● Try it
Carry on the post below about finishing an MFA, which ends partway through a commencement speech, starting right after its final sentence.

A month ago, I graduated with my MFA in Creative Writing from Stonecoast at the University of Southern Maine. It still seems somewhat surreal, and I’m working out the kinks of adjusting to a life without the idea of school deadlines looming. In addition to my personal writing pursuits and running workshops at The Storied Imaginarium, I will also be teaching a couple of English classes at Pikes Peak Community College. And, just to stay on top of my own goals of being a life-long learner, I will be taking Advanced Creative Writing with Richard Thomas. It’s going to be a busy Fall!
Commencement Speech (Stonecoast, Popular Fiction, S’18)
Just as I expect was the case with many of you here today, I discovered the magic of books at young age and by the time I hit grade school, I realized I could not only read other people’s stories, but that I could write my own. Although the map of my life reveals haphazard progress hindered by numerous wrong turns, dead ends, and detours, my desire to write never waned. When I received my acceptance to the creative writing program at Stonecoast, I thought my path had finally straightened out. I could clearly see my destination, and I thought there was nothing that could slow me down. I was wrong.

● Source data
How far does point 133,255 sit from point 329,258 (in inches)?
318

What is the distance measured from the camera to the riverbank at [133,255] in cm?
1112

● Answer below
Three weeks before my first residency, I was speeding down a hill when the front tire of my bike caught gravel. When I fully regained consciousness 18 hours later, I slowly began to process the damage. The trauma doctors had done their best to put me back together, but I was never going to look the same as I had before the accident. Worse, the traumatic brain injury meant I’d never think the same either. The first flower arrangement to show up in my hospital room was from Stonecoast, which added to my determination to be a part of this community despite my injuries. I received the offer to wait, to push my start date back, but I was terrified that if I didn’t press forward, the opportunity would slip through my fingers. I stuck to the plan, and limped onto a plane with a bag full of medications two weeks after being released from the hospital. This was not my best idea.
There’s a saying that first impressions are everything. So I knew I was in trouble when Robin and Justin staged an intervention in the middle of my first residency. I was a walking physical and emotional disaster. I tried to persevere, without the greatest success. Intervention, remember? Those of you graduating tonight are the last class to remember my disastrous first residency. You are also the ones who helped me to continue forward to this moment.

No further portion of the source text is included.